### TO DO
The required output is the exact run of lines below that opens at the line with "バーガー Generic gradient outline icon" and closes at the line with "Maclean MC-870 univerzalni".

Start of Block

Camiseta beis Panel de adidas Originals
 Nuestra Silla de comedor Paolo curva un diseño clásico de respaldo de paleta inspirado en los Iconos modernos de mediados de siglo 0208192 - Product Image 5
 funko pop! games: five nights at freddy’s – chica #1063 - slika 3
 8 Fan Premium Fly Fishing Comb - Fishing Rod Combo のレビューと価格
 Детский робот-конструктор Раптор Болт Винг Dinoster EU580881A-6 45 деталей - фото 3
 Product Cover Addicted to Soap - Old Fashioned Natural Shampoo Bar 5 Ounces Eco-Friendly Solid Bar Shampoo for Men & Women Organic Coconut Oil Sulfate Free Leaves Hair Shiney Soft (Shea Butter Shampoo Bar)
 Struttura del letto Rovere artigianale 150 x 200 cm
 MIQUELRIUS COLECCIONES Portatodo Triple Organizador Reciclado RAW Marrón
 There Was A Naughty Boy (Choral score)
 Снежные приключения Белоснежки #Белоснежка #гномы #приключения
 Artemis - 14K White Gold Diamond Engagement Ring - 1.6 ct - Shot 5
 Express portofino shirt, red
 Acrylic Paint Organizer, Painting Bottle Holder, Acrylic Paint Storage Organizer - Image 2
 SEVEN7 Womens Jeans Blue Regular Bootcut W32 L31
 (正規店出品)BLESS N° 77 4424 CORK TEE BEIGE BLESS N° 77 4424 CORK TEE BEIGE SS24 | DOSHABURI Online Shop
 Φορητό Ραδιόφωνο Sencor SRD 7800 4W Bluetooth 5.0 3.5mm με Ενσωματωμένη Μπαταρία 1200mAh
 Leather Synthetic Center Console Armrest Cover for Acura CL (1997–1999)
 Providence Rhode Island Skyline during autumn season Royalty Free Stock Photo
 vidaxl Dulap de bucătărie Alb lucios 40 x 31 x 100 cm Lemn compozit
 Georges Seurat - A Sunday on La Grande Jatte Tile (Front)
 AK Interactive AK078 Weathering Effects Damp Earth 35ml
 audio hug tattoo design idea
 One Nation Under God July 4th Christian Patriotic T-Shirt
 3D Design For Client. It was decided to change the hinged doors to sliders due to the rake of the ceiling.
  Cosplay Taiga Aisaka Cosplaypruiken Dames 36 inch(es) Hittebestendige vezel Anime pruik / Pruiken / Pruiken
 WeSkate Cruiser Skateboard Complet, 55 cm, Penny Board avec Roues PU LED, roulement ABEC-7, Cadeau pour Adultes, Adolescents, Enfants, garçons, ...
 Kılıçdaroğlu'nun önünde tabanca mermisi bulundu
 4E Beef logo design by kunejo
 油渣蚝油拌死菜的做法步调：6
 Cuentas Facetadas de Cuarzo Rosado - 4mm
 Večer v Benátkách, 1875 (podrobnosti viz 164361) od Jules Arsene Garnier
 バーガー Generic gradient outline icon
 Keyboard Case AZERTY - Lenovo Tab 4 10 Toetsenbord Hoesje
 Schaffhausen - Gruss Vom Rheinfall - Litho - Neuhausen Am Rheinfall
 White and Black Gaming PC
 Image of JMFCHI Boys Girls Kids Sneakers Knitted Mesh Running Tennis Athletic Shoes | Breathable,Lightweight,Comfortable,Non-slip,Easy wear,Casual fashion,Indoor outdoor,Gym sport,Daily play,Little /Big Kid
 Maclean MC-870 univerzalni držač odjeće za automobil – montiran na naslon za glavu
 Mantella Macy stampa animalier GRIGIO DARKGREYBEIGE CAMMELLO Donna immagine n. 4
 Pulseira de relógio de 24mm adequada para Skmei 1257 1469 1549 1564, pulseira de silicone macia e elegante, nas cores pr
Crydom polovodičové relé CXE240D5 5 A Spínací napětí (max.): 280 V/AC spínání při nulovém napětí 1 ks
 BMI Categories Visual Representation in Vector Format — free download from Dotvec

End of Block

### OUTPUT
 バーガー Generic gradient outline icon
 Keyboard Case AZERTY - Lenovo Tab 4 10 Toetsenbord Hoesje
 Schaffhausen - Gruss Vom Rheinfall - Litho - Neuhausen Am Rheinfall
 White and Black Gaming PC
 Image of JMFCHI Boys Girls Kids Sneakers Knitted Mesh Running Tennis Athletic Shoes | Breathable,Lightweight,Comfortable,Non-slip,Easy wear,Casual fashion,Indoor outdoor,Gym sport,Daily play,Little /Big Kid
 Maclean MC-870 univerzalni držač odjeće za automobil – montiran na naslon za glavu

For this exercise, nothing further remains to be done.